══ Given data ══

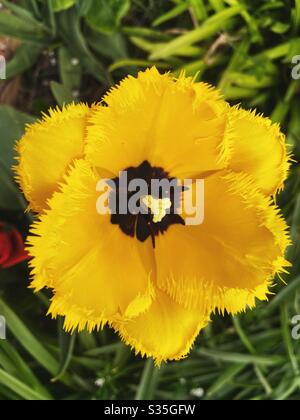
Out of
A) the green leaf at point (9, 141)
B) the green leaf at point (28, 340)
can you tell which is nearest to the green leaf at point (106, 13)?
the green leaf at point (9, 141)

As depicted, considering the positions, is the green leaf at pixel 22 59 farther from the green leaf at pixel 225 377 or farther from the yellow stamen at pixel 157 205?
the green leaf at pixel 225 377

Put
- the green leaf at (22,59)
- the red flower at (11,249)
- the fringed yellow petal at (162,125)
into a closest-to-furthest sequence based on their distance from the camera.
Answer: the fringed yellow petal at (162,125) < the red flower at (11,249) < the green leaf at (22,59)

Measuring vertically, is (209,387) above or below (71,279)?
below

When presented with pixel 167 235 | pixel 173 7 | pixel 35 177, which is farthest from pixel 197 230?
pixel 173 7

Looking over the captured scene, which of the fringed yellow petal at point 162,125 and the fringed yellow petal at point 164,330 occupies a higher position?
the fringed yellow petal at point 162,125

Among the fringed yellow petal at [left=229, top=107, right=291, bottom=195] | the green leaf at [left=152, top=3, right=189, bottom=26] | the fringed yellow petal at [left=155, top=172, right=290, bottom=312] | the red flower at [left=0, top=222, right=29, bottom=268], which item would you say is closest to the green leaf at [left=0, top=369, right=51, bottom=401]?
the red flower at [left=0, top=222, right=29, bottom=268]

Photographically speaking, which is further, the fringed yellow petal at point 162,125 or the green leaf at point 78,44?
the green leaf at point 78,44

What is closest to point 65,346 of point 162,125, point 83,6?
point 162,125
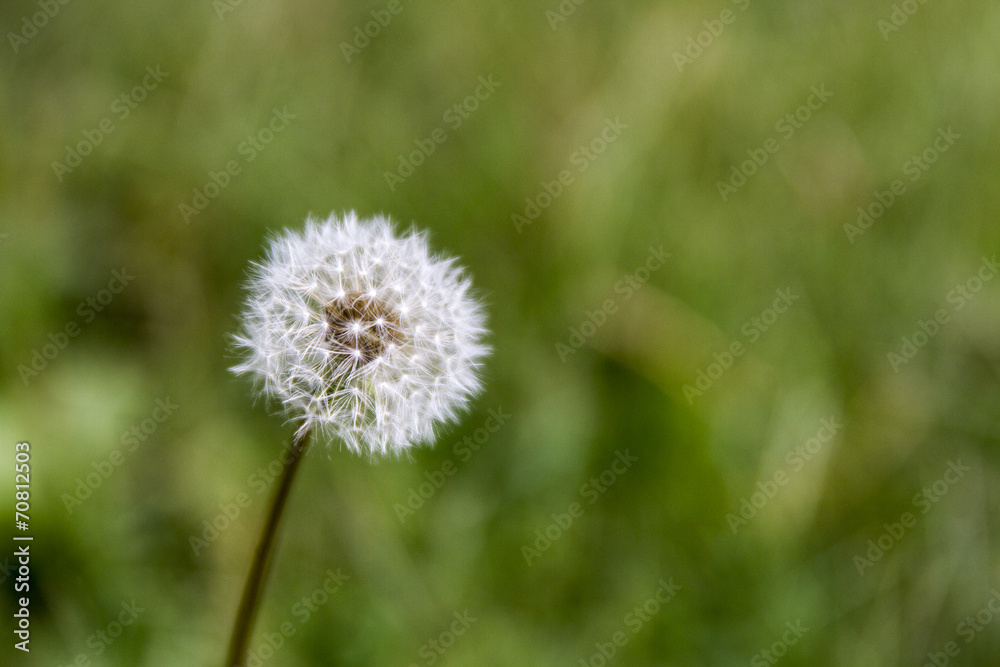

═══

Brief: Pick out every line in the items above that contains the word "below".

Full solution:
Measuring vertically, is (209,387) above or below (71,279)?
below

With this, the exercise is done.